Heroes are much the same, the point's agreed,
From Macedonia's madman to the Swede;
The whole strange purpose of their lives, to find,
Or make, an enemy of all mankind!

Not one looks backward, onward still he goes,
Yet ne'er looks forward further than his nose.
No less alike the politic and wise;

All sly slow things with circumspective eyes;
Men in their loose ungarded hours they take,
Not that themselves are wise, but others weak.
But grant that those can conquer, these can cheat;
'Tis phrase absurd to call a villain great;
Who wickedly is wise, or madly brave,
Is but the more a fool, the more a knave.
Who noble ends by noble means obtains,
Or failing, smiles in exile or in chains,
Like good Aurelius let him reign, or bleed
Like Socrates, that man is great indeed.

What's fame? a fancied life in other's breath,
A thing beyond us, e'en before our death.

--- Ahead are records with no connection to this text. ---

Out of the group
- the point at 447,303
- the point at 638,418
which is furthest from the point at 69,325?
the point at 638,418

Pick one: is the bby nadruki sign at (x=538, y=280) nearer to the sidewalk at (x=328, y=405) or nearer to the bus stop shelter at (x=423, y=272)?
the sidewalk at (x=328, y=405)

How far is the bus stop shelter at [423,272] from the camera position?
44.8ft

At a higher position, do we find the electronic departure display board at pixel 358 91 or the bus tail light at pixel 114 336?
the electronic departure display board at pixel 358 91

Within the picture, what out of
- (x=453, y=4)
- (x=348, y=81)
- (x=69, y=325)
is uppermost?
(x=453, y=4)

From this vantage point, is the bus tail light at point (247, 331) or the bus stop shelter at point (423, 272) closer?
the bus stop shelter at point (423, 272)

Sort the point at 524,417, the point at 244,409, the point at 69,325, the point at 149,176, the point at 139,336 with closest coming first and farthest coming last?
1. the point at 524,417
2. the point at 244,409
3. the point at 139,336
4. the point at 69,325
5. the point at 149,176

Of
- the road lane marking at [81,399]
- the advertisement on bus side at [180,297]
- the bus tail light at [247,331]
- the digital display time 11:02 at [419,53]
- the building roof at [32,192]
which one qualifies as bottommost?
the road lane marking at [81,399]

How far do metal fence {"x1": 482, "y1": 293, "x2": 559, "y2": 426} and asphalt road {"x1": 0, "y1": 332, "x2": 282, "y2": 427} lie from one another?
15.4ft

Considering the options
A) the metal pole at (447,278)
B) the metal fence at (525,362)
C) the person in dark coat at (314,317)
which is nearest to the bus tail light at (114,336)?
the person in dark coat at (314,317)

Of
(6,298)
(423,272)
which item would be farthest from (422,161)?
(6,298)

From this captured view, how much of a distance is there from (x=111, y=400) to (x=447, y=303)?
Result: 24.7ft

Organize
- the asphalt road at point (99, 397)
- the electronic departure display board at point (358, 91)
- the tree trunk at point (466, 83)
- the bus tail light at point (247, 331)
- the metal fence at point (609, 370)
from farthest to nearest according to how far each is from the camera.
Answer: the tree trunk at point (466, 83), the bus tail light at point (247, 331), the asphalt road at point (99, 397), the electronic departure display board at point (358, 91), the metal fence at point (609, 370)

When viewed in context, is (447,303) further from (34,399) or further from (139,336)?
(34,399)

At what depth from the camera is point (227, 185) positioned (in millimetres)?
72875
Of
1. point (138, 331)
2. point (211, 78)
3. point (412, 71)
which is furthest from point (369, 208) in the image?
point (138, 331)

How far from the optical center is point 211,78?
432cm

Just what you hear you have; and what's unknown,
The same (my lord) if Tully's, or your own.

All that we feel of it begins and ends

In the small circle of our foes or friends;

To all beside as much an empty shade

A Eugene living, as a Cæsar dead;

Alike or when or where they shone or shine,

Or on the Rubicon, or on the Rhine.

*In some countries men are estimated by their ancestry. In republican America the question is not, "Who was your grandfather or grandmother?" but "What have you done? Have you achieved by your own studies, investigations, or labors success?" If so, you will be appreciated accordingly; but that which your forefathers may have achieved counts nothing to you. Here, men are judged by their merits; there, by their lineage.

"Honor and shame from no condition rise;

Act well your part --there all the honor lies."

This is eminently democratic in its true sense, as may be seen by the elevation of men of humble sphere to posts of the highest honor and responsibility, who are supposed to be intellectually and morally competent to fill those high positions. In America, every mother is supposed to teach her son that any of the offices in the gift of the people, from corporal to commander, or from path-master to President, are rightfully within the possibility of his reach.